Modern man doesn’t want freedom, I’m sorry to say, because misery and toil and endless drudgery is easier than actually analyzing life existentially. Figuring out for yourself what you want your life to be is harder than accepting what is commonly accepted without reflection by the herd. This truth is what led Nietzsche to admire rank order and actually desire a world in which people would return to slavery and live in even greater misery and bondage than they suffered as wage workers—what humanity!
This is what I meant when I said that life is a contradiction, that life is spirit recognizing itself for itself, that life is a gradual process that is punctuated by periodic tragedies and bouts of depression. I don’t agree with Žižek when he said: “Today, in a society in which the striving for pleasure and happiness fully displays their self-destructive potential, only figures like Mainländer can save us.” I prefer, rather, to say that the only savior for us today is ourselves; and if I was feeling really pessimistic, I would say Emil Cioran or Arthur Schopenhauer are the true saviors: our true prophets and intellectual saints; men to be canonized not as people who followed the way of the Lord, but rather as people who followed the way of the world, and saw it for what it was, and said afterwards that it was very bad.
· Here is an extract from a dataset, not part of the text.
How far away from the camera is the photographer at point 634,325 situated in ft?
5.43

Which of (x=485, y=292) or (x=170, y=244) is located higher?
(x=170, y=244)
But this is all too much. I’ve said enough. I’ve written enough, so much, in fact, that I really can’t tell whether I’ve said all my mind or none of it. Such is the tragedy of complexity and reality lived existentially. Whenever speaking on subjects of profound complexity (it should never be forgotten), it becomes almost impossible for one to turn their thoughts (the matter) into a coherent form. The art of a writer, in truth their genius, is nothing more than turning every thought into a concise, elegant expositional form. Every explanation for any phenomenon is form distilled into its most brief representation.
The matter ultimately determines the individual’s interest. It is for this reason those who write on anything out of interest alone usually write in a manner that is light, enjoyable, and very obviously personal and engaging. The thing which all writers hope for—and which few achieve but which all cling to the moment they obtain it—is spontaneity. Spontaneity is not something that can be cultured or developed, but rather is something that can only be arrived at randomly; it cannot be called upon willingly, but rather is something which happens to you precisely when you least expect it.
Half of greatness in writing is patience, for one must wait either a very long or very short time for an idea to come into their head which is good enough to carry them the rest of the way. The other half of greatness in writing is brevity; something which I strive for in my sentences, but which I scarcely think I manage to perform in my writings overall, not because I can’t, but because I feel like it would be a disservice to myself to allow my mind only part of my thoughts, rather than the whole of them.
Not everything has to be engaging, for not all matters strike our interests or are worthy of our engagement, but the end result should be something from the heart which carries meaning and truth overall. I know the form of this essay on form may have come out a bit sporadic or haphazard, but it could not have been otherwise, for the very nature of the subject necessitates long diversions and confusing digressions if the fundamental contradiction that lies at the heart of all experience is to be uncovered and made clear to others.



Fascinating. How do you even begin to untangle concepts that seem so intertwind when your mind always makes such insightful connections, you know?